Jansen's home lay in one of the old lanes between the city and the Au suburb. Any one wandering along here by the side of the babbling brook, a small tributary of the Isar, and seeing the low cottages with their little front gardens and courtyards, and picturesque gables, might easily imagine himself transported far away from the city and set down in one of the country towns of the middle ages, so quiet and deserted are the streets and ways, and so freely does every one pursue his occupation under the eye of his neighbor, washing his linen and his salad at the same well and sitting in his shirt-sleeves before his door. The house of our friend stood a little back, in a sort of blind-alley, so that you could not drive up to the door. It belonged to an honest and hard-working man who had formerly been a teacher in one of the provincial industrial schools, and who was now employed as an engineer by different railways. As his work obliged him to travel during many months of the year, he had invited his wife's mother to come and live with him and give company and assistance to his little wife--a cheery, practical woman from the Palatinate, sound to the core both in body and soul. The mother was an excellent old woman, who, although rather deaf, knew so well how to get on with the children that the little ones desired no better company than their grandmamma, who read all their little wishes in their eyes.

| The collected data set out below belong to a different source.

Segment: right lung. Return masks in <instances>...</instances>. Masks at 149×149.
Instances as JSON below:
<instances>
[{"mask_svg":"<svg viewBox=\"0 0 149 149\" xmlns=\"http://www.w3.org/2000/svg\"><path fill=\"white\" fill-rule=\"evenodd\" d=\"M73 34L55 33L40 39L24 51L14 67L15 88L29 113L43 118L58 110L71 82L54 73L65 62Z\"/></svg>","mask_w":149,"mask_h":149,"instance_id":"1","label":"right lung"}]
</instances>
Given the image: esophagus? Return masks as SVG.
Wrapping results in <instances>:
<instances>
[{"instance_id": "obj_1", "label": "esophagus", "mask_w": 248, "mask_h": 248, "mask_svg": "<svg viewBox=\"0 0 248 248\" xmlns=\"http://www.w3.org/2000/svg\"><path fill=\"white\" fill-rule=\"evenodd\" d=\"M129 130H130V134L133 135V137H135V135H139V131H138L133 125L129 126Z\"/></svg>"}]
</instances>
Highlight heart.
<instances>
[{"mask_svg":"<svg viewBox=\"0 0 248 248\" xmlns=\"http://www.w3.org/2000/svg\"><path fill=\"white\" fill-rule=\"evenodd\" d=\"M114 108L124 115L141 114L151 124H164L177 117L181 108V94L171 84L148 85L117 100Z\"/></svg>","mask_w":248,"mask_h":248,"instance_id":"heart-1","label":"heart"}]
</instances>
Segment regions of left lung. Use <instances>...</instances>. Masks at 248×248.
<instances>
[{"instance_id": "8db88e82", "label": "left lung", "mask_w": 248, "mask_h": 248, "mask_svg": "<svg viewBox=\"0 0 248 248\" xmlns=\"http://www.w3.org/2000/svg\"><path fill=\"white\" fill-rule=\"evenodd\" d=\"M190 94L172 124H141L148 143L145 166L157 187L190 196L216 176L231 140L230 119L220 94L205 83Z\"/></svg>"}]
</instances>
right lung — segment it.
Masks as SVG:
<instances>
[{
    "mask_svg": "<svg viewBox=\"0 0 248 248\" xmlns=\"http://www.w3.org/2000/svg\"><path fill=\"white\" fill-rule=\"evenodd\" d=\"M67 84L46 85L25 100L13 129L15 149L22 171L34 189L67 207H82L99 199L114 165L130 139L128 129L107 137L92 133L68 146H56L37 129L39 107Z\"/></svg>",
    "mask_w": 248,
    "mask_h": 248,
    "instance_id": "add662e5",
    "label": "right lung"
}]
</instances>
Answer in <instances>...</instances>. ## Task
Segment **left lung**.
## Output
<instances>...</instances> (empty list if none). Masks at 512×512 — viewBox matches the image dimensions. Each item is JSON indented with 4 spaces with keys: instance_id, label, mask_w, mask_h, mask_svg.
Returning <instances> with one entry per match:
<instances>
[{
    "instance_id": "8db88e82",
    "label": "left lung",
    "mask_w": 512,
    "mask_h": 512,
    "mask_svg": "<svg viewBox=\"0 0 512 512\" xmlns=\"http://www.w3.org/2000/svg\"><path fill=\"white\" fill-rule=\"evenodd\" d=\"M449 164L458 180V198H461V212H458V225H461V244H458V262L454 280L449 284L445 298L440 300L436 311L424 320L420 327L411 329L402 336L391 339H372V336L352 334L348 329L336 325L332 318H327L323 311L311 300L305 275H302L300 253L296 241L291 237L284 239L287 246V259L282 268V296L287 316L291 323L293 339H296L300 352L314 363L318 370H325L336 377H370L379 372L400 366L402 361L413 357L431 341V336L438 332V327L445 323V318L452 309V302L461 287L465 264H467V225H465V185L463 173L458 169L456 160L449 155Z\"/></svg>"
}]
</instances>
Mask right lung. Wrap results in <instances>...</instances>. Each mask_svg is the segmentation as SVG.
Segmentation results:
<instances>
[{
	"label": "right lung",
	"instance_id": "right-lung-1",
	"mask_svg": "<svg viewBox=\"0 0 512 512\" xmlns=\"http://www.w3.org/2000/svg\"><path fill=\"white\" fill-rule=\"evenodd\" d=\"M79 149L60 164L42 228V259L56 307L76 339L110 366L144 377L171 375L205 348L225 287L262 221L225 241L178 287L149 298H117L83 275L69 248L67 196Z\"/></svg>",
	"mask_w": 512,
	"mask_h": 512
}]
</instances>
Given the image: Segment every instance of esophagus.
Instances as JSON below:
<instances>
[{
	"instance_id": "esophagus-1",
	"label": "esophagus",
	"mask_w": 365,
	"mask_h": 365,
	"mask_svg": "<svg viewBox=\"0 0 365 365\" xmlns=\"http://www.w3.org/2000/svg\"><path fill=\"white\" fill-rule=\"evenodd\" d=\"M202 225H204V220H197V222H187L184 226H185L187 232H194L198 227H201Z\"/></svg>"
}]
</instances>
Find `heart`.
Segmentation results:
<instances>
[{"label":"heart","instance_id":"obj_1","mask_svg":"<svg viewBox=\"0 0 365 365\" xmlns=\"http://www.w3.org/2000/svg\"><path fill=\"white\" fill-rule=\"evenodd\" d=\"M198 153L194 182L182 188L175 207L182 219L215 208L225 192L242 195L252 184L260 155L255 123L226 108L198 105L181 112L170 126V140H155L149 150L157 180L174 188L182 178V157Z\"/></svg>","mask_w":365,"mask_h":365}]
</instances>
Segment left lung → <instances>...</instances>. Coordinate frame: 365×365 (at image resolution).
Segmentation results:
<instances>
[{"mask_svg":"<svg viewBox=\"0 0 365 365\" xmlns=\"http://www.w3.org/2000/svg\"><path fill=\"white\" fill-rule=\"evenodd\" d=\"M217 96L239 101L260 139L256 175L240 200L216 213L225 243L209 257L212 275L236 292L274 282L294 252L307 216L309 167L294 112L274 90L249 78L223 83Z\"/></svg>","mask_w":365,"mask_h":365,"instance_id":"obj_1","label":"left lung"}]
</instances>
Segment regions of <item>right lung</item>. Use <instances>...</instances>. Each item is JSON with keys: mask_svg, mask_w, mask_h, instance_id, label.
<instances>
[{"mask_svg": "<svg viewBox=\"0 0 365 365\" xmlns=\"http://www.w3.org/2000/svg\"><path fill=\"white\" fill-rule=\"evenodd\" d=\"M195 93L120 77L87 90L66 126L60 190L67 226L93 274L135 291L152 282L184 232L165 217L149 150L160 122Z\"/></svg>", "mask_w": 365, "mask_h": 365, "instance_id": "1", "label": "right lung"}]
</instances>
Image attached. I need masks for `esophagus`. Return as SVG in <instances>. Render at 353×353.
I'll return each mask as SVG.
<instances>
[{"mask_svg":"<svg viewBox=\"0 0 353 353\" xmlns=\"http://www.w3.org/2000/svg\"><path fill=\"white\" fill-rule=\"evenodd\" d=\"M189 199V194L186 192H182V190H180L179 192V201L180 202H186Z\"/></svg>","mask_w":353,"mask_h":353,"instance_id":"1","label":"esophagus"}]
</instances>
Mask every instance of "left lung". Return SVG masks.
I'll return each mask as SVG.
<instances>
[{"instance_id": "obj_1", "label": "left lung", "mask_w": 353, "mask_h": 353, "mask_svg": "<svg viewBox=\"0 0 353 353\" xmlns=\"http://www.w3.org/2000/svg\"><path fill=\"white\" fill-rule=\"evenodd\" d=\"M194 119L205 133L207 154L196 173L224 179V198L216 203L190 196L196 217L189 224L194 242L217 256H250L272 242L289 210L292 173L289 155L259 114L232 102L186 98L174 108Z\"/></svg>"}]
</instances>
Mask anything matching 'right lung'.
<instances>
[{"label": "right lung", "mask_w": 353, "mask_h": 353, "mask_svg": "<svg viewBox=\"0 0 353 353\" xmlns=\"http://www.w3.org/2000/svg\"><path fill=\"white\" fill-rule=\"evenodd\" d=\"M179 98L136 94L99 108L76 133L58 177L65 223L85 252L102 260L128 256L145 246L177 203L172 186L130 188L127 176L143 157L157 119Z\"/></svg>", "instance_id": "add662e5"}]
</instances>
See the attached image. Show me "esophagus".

She was sitting in her accustomed place in the deep window-niche, with her youngest grandchild, who was barely two years old, on her knee, and her five-year-old foster-child on a stool at her feet, when the door opened and her daughter, the sculptor, and the two ladies, walked in. Jansen was an especial favorite of hers, and his child held as warm a place in her heart as her own grandchildren. And so it was natural, when, without any preparation or notice, these two strange Fräuleins, of whom one was striking beautiful, were introduced to her as relations of the sculptor who wanted to see little Frances, that she had a feeling there was something wrong about the matter; especially as one of the strange ladies, the beautiful one, immediately took up the little girl, who made great eyes at her, kissed and caressed her, and took out all sorts of sweetmeats and toys from her pocket, with which she tried to gain the child's friendship. Jansen sat near her, silent, his face wearing a peculiar expression. For the first time his child struck him as not looking so pretty or to so much advantage as he could have wished. It had, to be sure, feature for feature the face of its father, and fortunately his clear, flashing eyes as well; and in addition to this a head of dark-brown hair and black eyebrows, which made the eyes appear still more brilliant. Moreover, it evidently took a strong fancy to the beautiful "aunt," who brought it such nice things, and it behaved altogether with great propriety considering its few years. But, for all that, a certain uneasiness weighed upon all the people in the little room, as they sat together on the sofa or round the table. Neither Jansen nor Julie had considered how they should properly clothe their project in words, since their relation to one another heretofore had borne none of the usual names, and it might not be so easy to explain to these simple-minded women what was meant by the engagement of a married man, and the maternal rights of his "bride" to his child.